7 Techniques of Integration Study Notes

7 Techniques of Integration

Introduction

Overview of techniques for integration.
Importance of recognizing which method to apply.

Strategy for Integration

Emphasizes that no definitive rules exist; however, general guidelines are provided.
Prerequisite Knowledge:
- Knowledge of basic integration formulas is essential.
- A table of Integration Formulas is mentioned.

Guidelines for Integration

Presented as a collection of miscellaneous integrals in random order.

Table of Integration Formulas

Constants of integration omitted.
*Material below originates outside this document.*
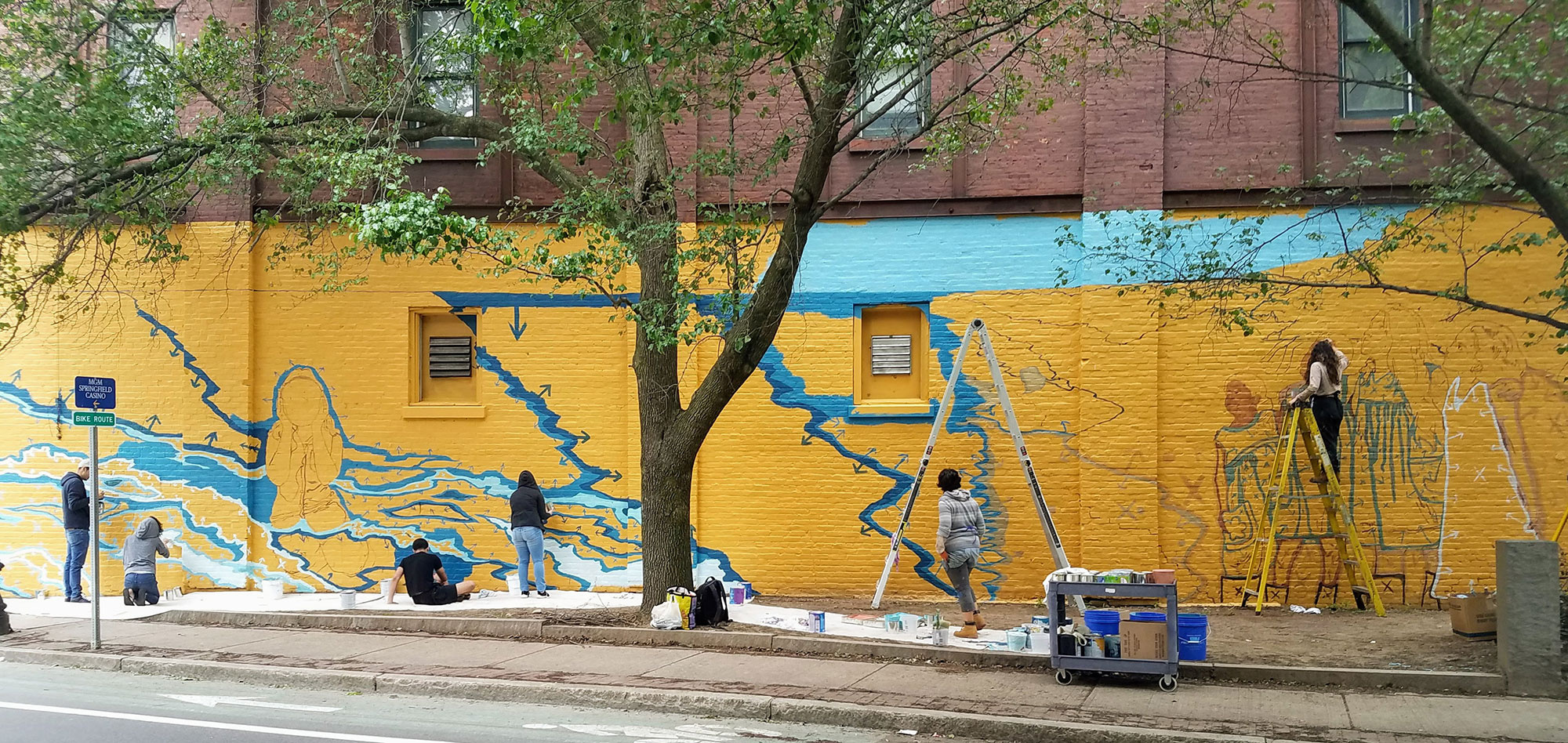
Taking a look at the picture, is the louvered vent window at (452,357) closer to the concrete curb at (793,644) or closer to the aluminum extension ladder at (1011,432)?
the concrete curb at (793,644)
Key formulas:
1. ext{For } n
 eq -1: \ \n ext{If } n > 1: \
 ext{Integral of } x^n ext{ is } \int x^n dx = \frac{x^{n+1}}{n+1} + C.
2. $ \int \frac{1}{x} dx = \ln|x| + C $
3. $ \int e^x dx = e^x + C $
4. $ \int \ln x \, dx = x \ln x - x + C $
5. $ \int \sin x \, dx = -\cos x + C $
6. $ \int \cos x \, dx = \sin x + C $
7. $ \int \sec^2 x \, dx = \tan x + C $
8. $ \int \csc^2 x \, dx = -\cot x + C $
9. $ \int \sec x \tan x \, dx = \sec x + C $
10. $ \int \csc x \cot x \, dx = -\csc x + C $
- Additional formulas not specifically numbered in the original detail, especially highlighted ones that can be derived easily.

Memorization of Formulas

Importance of memorizing the basic integration formulas, especially those marked for ease of derivation.
Techniques such as partial fractions can alleviate memorization.

Integration Strategy Steps

Simplify the Integrand if Possible
- Use algebraic manipulation or trigonometric identities.
- Example:
 - $ \int (1 + \tan^2 x) \sec^2 x \, dx = \int \sec^2 x \, dx $
 - $ = \tan x + C $
Look for an Obvious Substitution
- Identify a function $u = g(x)$ whose differential appears in the integrand:
- Example:
  - Given the expression: $x^2 - 1$ , use substitution namely $u = x^2 - 1$ .
Classify the Integrand According to Its Form
- Form classifications:
  - (a) Trigonometric functions' products.
  - Use substitutions based on trigonometric properties.
  - (b) Rational Functions.
  - Implement partial fractions.
  - (c) Integration by Parts:
  - Especially for polynomials times transcendental functions.
  - (d) Radicals:
  - Specific substitutions when radicals appear.
  - E.g., For $(x^2 + a^2)$ , use $x = a an \theta$ .
Try Again
- If initial approaches fail, revisit substitution techniques or integration by parts.
- Encourages creativity or occasionally desperation in finding appropriate substitutions.
Manipulate the Integrand
- Execute deeper algebraic manipulations than in Step 1 which may involve complex techniques.
Relate the Problem to Previous Problems
- Utilize past experiences with similar integrals to find solutions.
- Examples of transformations of functions or direct references to previously solved integrals enhance learning.
Use Several Methods
- Utilize multiple methods in tandem, involving successive substitutions or combinations of techniques for challenging integrals.

Examples of Integration

Example 1:

Starts with rewriting the integral:
- $\int \tan^3 x \cos^3 x \, dx$
- Employs substitution techniques leading to results through systematic exploration.

Can We Integrate All Continuous Functions?

Focus on definitions and classifications of functions considered elementary:
- Polynomials, rational, exponential, logarithmic, trigonometric functions, etc.

Elementary Function Examples

Given function definitions:
1. $f(x) = e^x, g(x) = \ln(x), f(g(x)) = \ln(e^x) = x$
2. $h(x) = \sin^2 x + \cos^2 x = 1$

Non-Elementary Functions Insights

The integral exists even if it cannot be defined in elementary terms.
Examples showcasing integrals that lack elementary solutions (e.g., $\int e^{-x^2} dx$ ).

Conclusion

Dominantly, most elementary functions possess non-elementary antiderivatives.
Assurance given that prescribed exercises return to basic elemental functions for convergence purposes.